Friday, April 23, 2010

It Continues...

Well, I really should rename my blog "A Smoochy, Smoochy Love Letter to Jonah Goldberg." It's getting a bit ridiculous, but it cannot be avoided.

This article in Commentary Magazine is probably the most important analysis of the Obama administration's ideological orientation that I've seen. I think it does several important things:

1. It exposes the disingenuous effort to marginalize as thoughtless reactionaries those conservatives who use the term "socialist" to describe Obama's policies. Leftists, who generally have a favorable view of those Western European and Scandinavian nations that describe themselves as "socialist," dissonantly assume that when conservatives describe Obama as a "socialist" they mean something very different and intensely sinister. But when conservatives say they don't want socialism, they don't mean they're afraid that Bolshevism is in our future. They're afraid that the British Labour Party is in our future. That, not soviet-style statism, is the immediate concern. It's just dishonest to brand conservatives as crazies who think Obama is a Manchurian Candidate counting the minutes until he can install himself as dictator-for-life.

2. It clearly distinguishes this brand of socialism from the straw-man socialism conjured by the Left. It is less a nebulous controlling ideology and more a practical necessity for societies pursuing "social justice." Goldberg explains: "It is an orientation, a way of thinking about politics and governance—it is oriented toward government control but is not monomaniacally committed to it as the be-all and end-all. Social-ism is about what activists call “social justice,” which is always “progressive” and egalitarian but not invariably statist."

3. It shows how the this brand of socialism permits all criticisms of its failings to be deflected away from the expansive state and back onto majoritarian systems and free markets. Goldberg explains: "The political virtue of Fabianism is that since “socialism” is always around the corner and has never been fully implemented, it can never be held to blame for the failings of the statist policies that have already been enacted. The cure is always more incremental socialism. And the disease is, always and forever, laissez-faire capitalism. That is why George W. Bush’s tenure is routinely described by Democrats as a period of unfettered capitalism and “market fundamentalism,” even as the size and scope of government massively expanded under Bush’s watch while corporate tax rates remained high and Wall Street was more, not less, regulated.

4. Finally, it puts a distinctive and useful name to the administration's unique brand of progressivism/Fabianism/social democracy - Neosocialism.

→ **TASK DESCRIPTION**:
Answer these questions from the blog post above:
1. Which magazine ran the article the post discusses?
2. Which political party does the post say conservatives fear is in the country's future?
3. What name does the article give to the administration's brand of progressivism?

→ **DATA UNDER STUDY**:
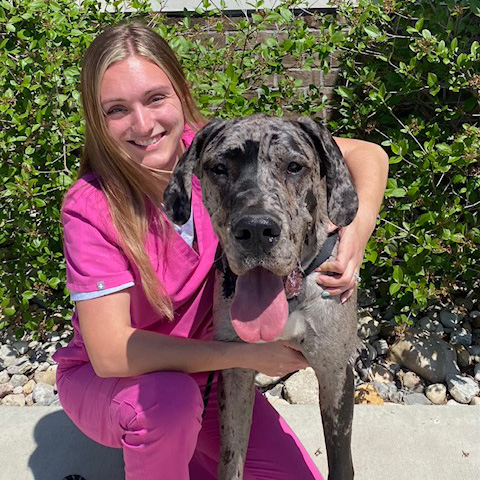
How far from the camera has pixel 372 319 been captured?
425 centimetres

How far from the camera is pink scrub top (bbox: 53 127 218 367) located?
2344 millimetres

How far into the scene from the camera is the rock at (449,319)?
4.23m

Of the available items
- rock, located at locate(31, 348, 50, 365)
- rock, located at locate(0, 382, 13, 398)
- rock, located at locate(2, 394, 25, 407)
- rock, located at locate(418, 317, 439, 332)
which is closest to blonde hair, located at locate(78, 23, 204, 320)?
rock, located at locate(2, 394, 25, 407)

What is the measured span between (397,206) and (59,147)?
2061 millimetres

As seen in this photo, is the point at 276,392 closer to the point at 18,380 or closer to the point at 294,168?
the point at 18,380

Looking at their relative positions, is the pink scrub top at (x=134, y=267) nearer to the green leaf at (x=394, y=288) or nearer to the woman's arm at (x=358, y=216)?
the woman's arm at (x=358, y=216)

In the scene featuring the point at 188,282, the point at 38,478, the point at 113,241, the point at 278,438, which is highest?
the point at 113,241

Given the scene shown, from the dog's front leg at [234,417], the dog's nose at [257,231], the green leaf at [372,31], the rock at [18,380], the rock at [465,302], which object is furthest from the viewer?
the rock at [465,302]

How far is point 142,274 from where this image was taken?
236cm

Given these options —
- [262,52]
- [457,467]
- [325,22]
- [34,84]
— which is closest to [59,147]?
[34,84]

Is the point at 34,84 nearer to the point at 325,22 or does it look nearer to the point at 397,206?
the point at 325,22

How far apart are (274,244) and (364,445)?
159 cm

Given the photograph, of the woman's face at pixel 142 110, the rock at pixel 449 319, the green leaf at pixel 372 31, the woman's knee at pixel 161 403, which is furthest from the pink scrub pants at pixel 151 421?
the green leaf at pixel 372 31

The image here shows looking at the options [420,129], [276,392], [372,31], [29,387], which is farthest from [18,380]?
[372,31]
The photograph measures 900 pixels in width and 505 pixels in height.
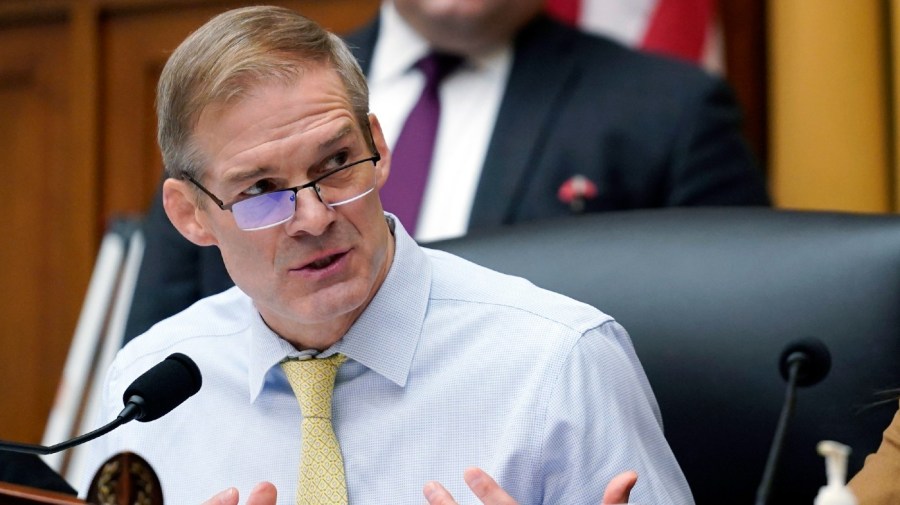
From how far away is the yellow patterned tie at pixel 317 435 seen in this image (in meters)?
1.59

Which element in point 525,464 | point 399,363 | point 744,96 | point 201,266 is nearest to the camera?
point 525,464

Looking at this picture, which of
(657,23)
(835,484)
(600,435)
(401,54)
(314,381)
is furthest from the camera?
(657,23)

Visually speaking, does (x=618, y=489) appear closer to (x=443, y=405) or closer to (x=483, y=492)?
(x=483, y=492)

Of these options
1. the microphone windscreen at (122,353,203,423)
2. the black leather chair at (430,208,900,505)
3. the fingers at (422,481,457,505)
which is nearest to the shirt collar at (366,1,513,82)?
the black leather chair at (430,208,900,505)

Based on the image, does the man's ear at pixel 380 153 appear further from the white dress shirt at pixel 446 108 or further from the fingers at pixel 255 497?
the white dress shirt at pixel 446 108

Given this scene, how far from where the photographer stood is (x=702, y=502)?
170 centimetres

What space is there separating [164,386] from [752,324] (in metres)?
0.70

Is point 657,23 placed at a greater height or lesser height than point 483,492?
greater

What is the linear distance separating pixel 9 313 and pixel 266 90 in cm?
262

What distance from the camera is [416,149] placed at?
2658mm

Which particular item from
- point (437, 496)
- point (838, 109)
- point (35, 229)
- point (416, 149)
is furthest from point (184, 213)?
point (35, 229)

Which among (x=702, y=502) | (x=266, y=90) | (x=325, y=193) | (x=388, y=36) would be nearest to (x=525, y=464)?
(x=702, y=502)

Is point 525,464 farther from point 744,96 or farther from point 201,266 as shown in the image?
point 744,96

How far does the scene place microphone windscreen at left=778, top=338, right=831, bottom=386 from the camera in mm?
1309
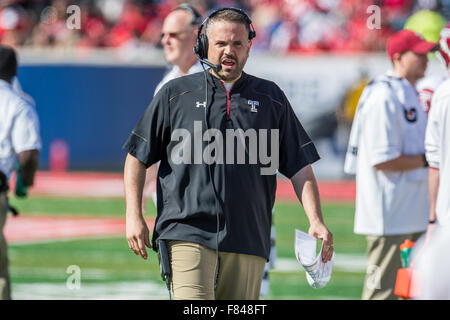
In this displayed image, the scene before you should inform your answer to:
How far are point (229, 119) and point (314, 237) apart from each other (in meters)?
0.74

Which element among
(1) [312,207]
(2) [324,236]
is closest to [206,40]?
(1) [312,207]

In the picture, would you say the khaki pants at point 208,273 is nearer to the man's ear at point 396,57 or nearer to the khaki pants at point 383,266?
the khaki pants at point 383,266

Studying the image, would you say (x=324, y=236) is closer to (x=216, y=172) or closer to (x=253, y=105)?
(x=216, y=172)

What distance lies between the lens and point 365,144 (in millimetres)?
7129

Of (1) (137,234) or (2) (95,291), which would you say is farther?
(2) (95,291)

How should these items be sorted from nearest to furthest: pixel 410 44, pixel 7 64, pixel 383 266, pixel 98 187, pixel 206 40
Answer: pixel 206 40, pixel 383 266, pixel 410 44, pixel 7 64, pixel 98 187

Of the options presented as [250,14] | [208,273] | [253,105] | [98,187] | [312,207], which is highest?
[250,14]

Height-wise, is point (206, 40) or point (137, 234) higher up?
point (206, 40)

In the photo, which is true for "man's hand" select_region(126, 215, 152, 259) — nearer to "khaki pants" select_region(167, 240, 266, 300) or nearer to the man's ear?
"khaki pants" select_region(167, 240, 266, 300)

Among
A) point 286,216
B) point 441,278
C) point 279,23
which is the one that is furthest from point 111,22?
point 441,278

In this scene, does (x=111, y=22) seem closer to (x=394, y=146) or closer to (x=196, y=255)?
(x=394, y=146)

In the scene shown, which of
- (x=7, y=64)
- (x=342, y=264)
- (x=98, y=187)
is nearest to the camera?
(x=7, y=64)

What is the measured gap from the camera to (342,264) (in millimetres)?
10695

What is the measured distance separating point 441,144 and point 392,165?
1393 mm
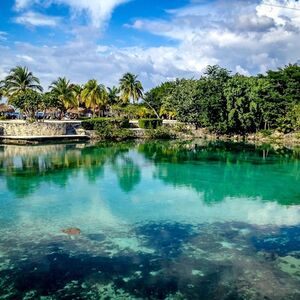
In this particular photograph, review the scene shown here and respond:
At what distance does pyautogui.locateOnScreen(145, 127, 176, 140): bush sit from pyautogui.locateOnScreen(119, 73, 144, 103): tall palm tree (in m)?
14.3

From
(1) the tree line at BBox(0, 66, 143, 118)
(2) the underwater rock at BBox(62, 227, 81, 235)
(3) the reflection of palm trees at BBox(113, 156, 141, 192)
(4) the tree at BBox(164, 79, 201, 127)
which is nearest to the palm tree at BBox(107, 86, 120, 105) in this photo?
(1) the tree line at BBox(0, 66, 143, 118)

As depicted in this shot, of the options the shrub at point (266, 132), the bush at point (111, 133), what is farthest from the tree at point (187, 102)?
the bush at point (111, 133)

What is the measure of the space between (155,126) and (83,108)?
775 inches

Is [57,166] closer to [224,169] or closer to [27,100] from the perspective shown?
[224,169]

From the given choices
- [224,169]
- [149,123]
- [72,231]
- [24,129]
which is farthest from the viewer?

→ **TASK OUTPUT**:
1. Commentary Magazine
2. The British Labour Party
3. Neosocialism